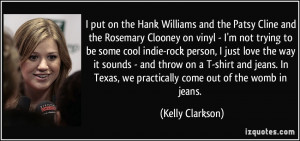 put on the Hank Williams and the Patsy Cline and the Rosemary ...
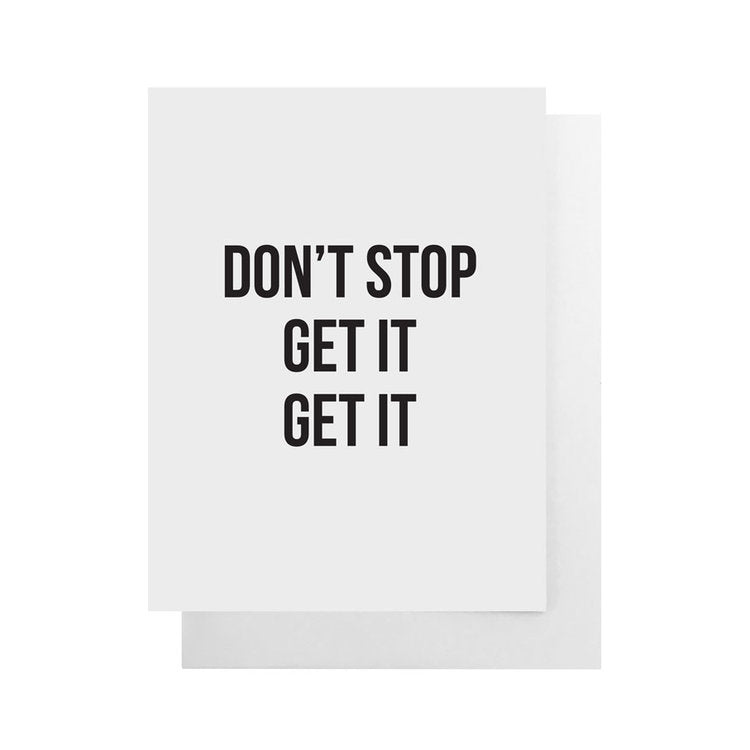 Cult Paper - Don't Stop Get It Get It Card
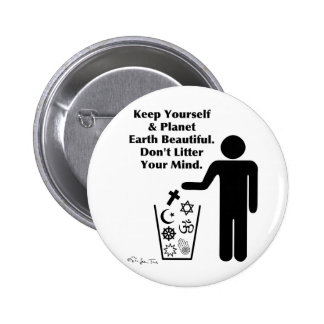 Don't Litter Your Mind Button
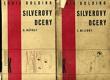 Silverovy dcery I-II : Miliony; Návrat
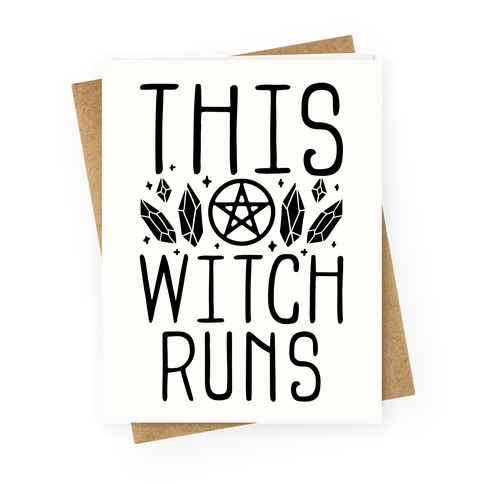 This Witch Runs Greeting Card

TASK TO CARRY OUT: Print, please, exactly the lines from the one holding "Silverovy dcery I-II : Miliony; Návrat" through the final line of the data, both included, while leaving out each picture.

TASK RESULT:
 Silverovy dcery I-II : Miliony; Návrat
 This Witch Runs Greeting Card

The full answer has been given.